Your instructions ->
How many lines in the rows below contain the string "hillside", with case counting? Give only the number.

Task data ->

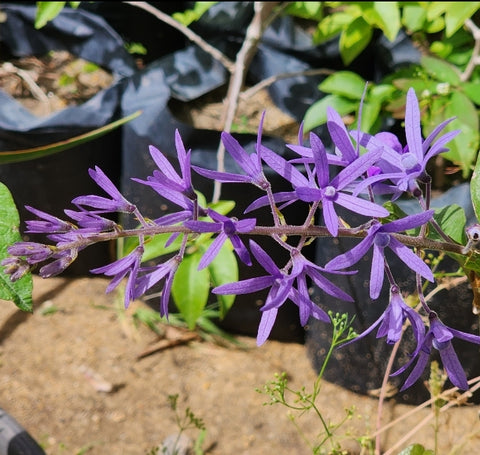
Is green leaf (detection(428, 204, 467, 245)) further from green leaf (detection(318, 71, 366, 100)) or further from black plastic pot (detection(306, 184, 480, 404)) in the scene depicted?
green leaf (detection(318, 71, 366, 100))

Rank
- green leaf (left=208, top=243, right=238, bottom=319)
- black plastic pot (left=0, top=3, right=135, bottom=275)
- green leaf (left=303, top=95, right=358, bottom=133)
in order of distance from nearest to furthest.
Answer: green leaf (left=208, top=243, right=238, bottom=319) → green leaf (left=303, top=95, right=358, bottom=133) → black plastic pot (left=0, top=3, right=135, bottom=275)

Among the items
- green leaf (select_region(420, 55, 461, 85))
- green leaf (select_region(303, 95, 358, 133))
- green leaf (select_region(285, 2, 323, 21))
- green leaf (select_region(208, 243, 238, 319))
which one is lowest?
green leaf (select_region(208, 243, 238, 319))

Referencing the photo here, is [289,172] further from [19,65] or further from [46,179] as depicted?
[19,65]

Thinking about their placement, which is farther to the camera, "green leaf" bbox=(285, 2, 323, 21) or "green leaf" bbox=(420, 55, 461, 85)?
"green leaf" bbox=(285, 2, 323, 21)

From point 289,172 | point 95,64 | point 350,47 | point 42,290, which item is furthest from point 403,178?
point 95,64

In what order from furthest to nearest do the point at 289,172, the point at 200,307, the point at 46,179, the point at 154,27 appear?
the point at 154,27 → the point at 46,179 → the point at 200,307 → the point at 289,172

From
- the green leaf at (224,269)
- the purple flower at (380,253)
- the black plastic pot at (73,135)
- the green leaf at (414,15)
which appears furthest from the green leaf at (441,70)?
the purple flower at (380,253)

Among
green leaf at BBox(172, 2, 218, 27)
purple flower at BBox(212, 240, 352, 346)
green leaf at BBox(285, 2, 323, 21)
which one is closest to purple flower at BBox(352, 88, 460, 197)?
purple flower at BBox(212, 240, 352, 346)

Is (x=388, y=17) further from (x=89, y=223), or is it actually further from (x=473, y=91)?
(x=89, y=223)
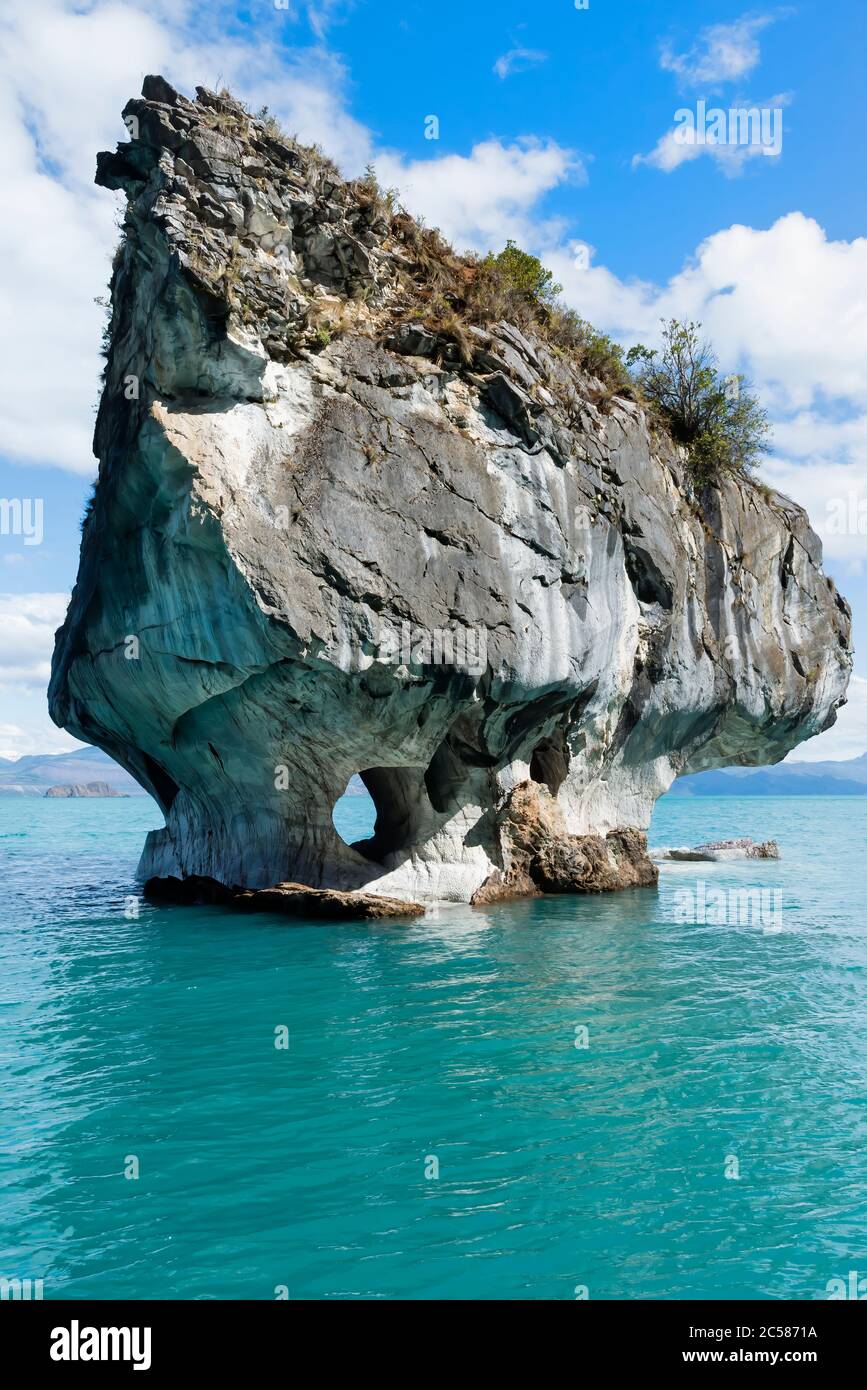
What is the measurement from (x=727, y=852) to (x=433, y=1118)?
93.4 ft

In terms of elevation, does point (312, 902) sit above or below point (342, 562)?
below

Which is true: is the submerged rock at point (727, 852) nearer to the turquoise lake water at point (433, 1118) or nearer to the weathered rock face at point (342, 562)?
the weathered rock face at point (342, 562)

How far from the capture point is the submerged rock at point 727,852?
→ 110ft

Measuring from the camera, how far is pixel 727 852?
34.5 meters

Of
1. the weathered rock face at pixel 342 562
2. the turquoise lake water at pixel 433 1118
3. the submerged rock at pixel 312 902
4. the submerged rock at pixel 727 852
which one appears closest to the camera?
the turquoise lake water at pixel 433 1118

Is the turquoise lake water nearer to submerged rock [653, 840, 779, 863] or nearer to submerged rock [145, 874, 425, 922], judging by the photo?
submerged rock [145, 874, 425, 922]

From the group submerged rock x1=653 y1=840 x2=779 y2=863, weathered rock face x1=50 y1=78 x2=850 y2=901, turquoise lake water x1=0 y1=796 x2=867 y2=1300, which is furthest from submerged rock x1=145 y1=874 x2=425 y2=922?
submerged rock x1=653 y1=840 x2=779 y2=863

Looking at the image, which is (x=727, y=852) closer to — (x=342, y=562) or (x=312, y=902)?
(x=312, y=902)

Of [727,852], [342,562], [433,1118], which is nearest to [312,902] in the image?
[342,562]

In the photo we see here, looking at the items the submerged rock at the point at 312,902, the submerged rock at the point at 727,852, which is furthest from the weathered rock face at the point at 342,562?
the submerged rock at the point at 727,852

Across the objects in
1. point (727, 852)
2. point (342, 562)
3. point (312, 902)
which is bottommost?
point (727, 852)

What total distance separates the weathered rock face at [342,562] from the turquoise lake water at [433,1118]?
4.30m

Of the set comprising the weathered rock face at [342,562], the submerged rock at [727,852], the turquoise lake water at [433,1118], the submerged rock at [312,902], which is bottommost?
the submerged rock at [727,852]

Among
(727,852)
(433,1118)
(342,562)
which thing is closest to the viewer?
(433,1118)
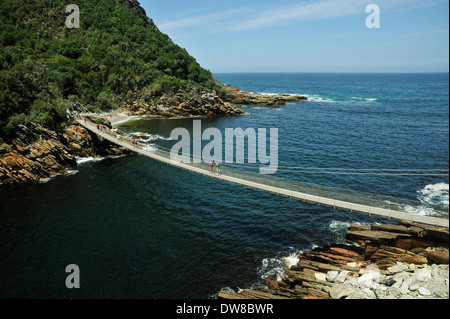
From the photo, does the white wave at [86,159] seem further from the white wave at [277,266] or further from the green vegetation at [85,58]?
the white wave at [277,266]

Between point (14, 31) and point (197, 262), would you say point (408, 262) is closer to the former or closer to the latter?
point (197, 262)

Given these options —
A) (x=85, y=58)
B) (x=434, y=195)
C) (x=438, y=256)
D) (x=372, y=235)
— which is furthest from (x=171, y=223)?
(x=85, y=58)

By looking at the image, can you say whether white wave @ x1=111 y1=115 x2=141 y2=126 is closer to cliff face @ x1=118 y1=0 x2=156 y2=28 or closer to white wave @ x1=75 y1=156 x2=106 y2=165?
white wave @ x1=75 y1=156 x2=106 y2=165

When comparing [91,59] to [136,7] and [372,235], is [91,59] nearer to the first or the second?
[136,7]

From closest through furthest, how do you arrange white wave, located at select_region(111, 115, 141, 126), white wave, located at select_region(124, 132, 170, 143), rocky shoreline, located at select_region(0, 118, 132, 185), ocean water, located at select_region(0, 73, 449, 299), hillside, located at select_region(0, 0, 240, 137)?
ocean water, located at select_region(0, 73, 449, 299)
rocky shoreline, located at select_region(0, 118, 132, 185)
white wave, located at select_region(124, 132, 170, 143)
hillside, located at select_region(0, 0, 240, 137)
white wave, located at select_region(111, 115, 141, 126)

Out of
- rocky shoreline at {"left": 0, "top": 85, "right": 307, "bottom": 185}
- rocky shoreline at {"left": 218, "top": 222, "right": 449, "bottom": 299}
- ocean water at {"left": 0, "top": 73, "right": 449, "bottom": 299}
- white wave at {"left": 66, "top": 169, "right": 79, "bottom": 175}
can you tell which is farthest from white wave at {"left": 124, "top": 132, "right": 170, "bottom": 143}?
rocky shoreline at {"left": 218, "top": 222, "right": 449, "bottom": 299}

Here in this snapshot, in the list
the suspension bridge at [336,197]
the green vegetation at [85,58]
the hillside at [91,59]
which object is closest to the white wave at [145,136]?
the hillside at [91,59]
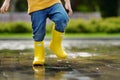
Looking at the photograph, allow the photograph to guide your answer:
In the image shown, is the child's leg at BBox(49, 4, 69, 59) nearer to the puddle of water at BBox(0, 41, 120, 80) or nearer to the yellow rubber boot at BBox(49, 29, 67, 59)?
the yellow rubber boot at BBox(49, 29, 67, 59)

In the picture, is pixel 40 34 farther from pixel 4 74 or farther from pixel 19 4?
pixel 19 4

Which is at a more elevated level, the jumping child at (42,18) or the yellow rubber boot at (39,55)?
the jumping child at (42,18)

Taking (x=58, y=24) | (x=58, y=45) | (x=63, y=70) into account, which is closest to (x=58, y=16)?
(x=58, y=24)

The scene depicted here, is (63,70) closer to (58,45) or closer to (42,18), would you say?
(58,45)

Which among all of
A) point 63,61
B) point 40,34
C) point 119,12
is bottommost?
point 119,12

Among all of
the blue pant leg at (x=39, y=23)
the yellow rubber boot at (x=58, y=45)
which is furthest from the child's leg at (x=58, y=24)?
the blue pant leg at (x=39, y=23)

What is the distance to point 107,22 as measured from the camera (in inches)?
1235

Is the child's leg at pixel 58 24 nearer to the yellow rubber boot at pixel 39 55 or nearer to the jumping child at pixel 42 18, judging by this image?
the jumping child at pixel 42 18

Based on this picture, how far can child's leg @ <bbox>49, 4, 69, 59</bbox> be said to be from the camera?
7.88 m

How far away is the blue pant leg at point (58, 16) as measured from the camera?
7.87m

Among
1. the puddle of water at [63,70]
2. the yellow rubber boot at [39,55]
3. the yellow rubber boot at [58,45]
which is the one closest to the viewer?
the puddle of water at [63,70]

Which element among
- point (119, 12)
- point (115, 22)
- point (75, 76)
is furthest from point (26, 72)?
point (119, 12)

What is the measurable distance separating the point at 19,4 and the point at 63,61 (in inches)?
1631

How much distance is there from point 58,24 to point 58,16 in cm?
13
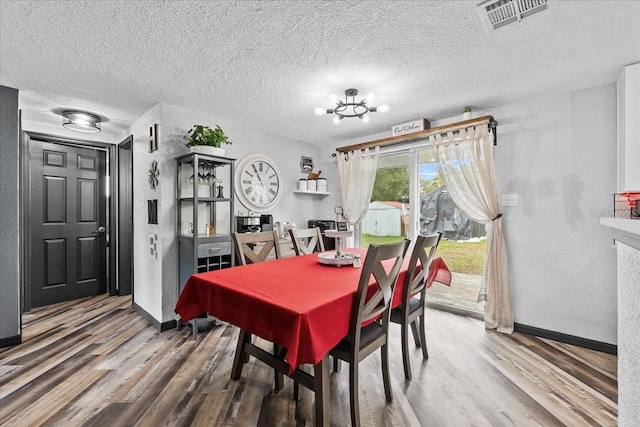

Finished task ->
4